- TASK PROMPT: Can you copy the records below with every "white balustrade railing" replaced by "white stone railing", leaving everything else unchanged?

A block of data
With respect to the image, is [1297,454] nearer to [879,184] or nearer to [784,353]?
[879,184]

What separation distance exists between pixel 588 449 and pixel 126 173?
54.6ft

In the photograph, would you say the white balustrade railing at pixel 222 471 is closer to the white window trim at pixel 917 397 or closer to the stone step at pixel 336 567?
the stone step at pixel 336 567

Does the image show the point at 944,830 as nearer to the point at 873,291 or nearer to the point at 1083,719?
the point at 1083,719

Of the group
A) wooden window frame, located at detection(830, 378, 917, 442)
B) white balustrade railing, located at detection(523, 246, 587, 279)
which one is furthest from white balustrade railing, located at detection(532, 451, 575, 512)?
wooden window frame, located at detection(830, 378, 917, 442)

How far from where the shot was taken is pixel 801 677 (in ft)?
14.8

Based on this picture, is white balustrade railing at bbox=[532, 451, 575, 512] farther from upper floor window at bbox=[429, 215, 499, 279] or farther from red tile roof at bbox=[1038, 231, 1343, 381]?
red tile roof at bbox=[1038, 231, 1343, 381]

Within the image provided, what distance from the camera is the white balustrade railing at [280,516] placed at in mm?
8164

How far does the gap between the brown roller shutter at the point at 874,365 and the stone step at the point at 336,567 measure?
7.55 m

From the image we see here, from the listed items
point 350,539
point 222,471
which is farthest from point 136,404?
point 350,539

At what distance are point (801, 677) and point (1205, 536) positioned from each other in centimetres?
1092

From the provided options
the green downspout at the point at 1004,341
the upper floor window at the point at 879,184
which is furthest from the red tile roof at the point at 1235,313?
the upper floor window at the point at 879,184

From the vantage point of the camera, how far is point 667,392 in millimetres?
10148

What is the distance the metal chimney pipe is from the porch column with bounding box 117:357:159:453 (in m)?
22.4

- RESPONSE TO THIS EXERCISE:
With respect to the image, is [1297,454] nearer to [879,184] or nearer to [784,353]?
[879,184]

What separation distance exists between pixel 588 449 and pixel 126 173?
54.6ft

In the photograph, would you say the white stone railing at pixel 222 471 is closer to the white window trim at pixel 917 397 or closer to the stone step at pixel 336 567?
the stone step at pixel 336 567

Does the image show the point at 944,830 as nearer to the point at 873,291 or nearer to the point at 1083,719?
the point at 1083,719

Of the group
A) wooden window frame, located at detection(830, 378, 917, 442)
B) white stone railing, located at detection(523, 246, 587, 279)
which one is furthest from white stone railing, located at detection(532, 451, 575, 512)?
wooden window frame, located at detection(830, 378, 917, 442)

How far from where the shot was taken is pixel 801 677 (in ft)?
14.8

Based on this picture, is white stone railing at bbox=[532, 451, 575, 512] farther from upper floor window at bbox=[429, 215, 499, 279] or farther from red tile roof at bbox=[1038, 231, 1343, 381]?
red tile roof at bbox=[1038, 231, 1343, 381]

Within the image provided, what distance from the camera is the white stone railing at [280,516] placed at in mm?
8164

How far does the gap between the brown roller shutter at the point at 874,365 and the stone step at the point at 336,567 measure?
7.55 m

From the image we see here, from the listed items
point 350,539
point 222,471
which is farthest from point 136,404?
point 350,539

At what distance are point (801, 677) and point (1205, 536) positioned from each other in centimetres?
1092

From the provided options
the green downspout at the point at 1004,341
the upper floor window at the point at 879,184
which is furthest from the red tile roof at the point at 1235,313?
the upper floor window at the point at 879,184

From the vantage point of the camera, how far is point 667,392 in millimetres?
10148

What is the distance the metal chimney pipe is from the porch column with bounding box 117:357:159:453 (in m)?
22.4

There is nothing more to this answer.